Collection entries

-------------------------

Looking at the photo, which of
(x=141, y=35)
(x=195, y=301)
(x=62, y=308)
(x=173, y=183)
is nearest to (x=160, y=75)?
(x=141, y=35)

-------------------------

Rewrite every line of the data above as a numbered list, leaving out any blank lines.

● Exercise response:
1. Looking at the photo, which of
2. (x=141, y=35)
3. (x=195, y=301)
4. (x=62, y=308)
5. (x=173, y=183)
6. is nearest to (x=160, y=75)?
7. (x=141, y=35)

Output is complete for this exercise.